■ Activity ■
Print, verbatim, the stretch from "Consider that fitness" through "date decreases exponentially." in the article below on re-identifying people from fitness-tracker data.

■ Text block ■
******

Google’s $2 billion acquisition of Fitbit last month has been met with concern from privacy advocates worried about how the tech giant will use personal fitness data. This reaction prompted the tech giant to clarify that the acquisition is "about devices, not data."
The deal has brought to light a larger issue that we all seem to gloss over: Every day, millions of people publicly share seemingly innocuous personal health information with many stakeholders, including employers, insurance companies, providers and even publicly on the Internet.
This becomes especially concerning during a time when there are literally hundreds of clinical studies, some of them with hundreds of thousands of participants, that may request permission to use the same fitness-tracker data to study everything from obesity to COVID-19 symptoms. In the service of public health, many of these datasets are then made publicly available to allow other researchers to reproduce their research or perform new research. But this is not a risk-free situation.
Examples of fine-grained step data shared on public social networks: Garmin connect platform (left), Fitbit steps shared automatically on Twitter (right).
In a world where "anonymized" study participants can be individually re-identified simply by using a genealogy database, it’s not a huge leap to imagine malicious actors being able to figure out the true identity of a participant in a study by triangulating something as simple as your step count.
Consider that fitness data such as step counts is just a sequence of numbers, much like DNA is a sequence of the nucleotides C, G, T and A. As the length of the sequence grows, the likelihood of someone having exactly that sequence for some given date decreases exponentially.
Just six days of step counts are enough to uniquely identify you among 100 million other people. Step counts are a unique key that can be used to match the weekly step-log from your latest Tweet to the "anonymized" step count in a research dataset – a dataset that may also list other sensitive information, like a mental health diagnosis. Without a course correction, exposing such data using these kinds of re-identification attempts will become increasingly easier, as it's been for other complex datasets in the past.
Schematics of a re-identification attack based on wearable data. A person with a heart condition decides to participate in a research study that collects physical-activity information through a wearable device, in addition to information about his condition (1). The participant also uses a social network to share the outcomes of his physical activity and set weekly goals (2). At the end of the study, the research data is anonymized and made publicly available (3). A malicious actor can retrieve the anonymized data set and the data published on the social network and match them on the physical-activity time-series (4). The malicious actor can re-identify the study participant and link his social network identity to the medical condition (5).
To reduce these risks, we would ideally see fundamental changes in the business models of companies gathering fitness data. In the meantime, we need to educate research participants about the risks of their wearable data leaking through other channels. If someone is enrolling in a study that involves using their own personal wearable, researchers should warn them to turn off public dashboards and unlink other apps using their data if the person is concerned about their privacy.

******

■ Data block ■
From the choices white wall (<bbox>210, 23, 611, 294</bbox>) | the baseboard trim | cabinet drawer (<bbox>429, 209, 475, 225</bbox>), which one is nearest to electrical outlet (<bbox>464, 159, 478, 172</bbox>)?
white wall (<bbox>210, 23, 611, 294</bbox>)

******

■ Response to this exercise ■
Consider that fitness data such as step counts is just a sequence of numbers, much like DNA is a sequence of the nucleotides C, G, T and A. As the length of the sequence grows, the likelihood of someone having exactly that sequence for some given date decreases exponentially.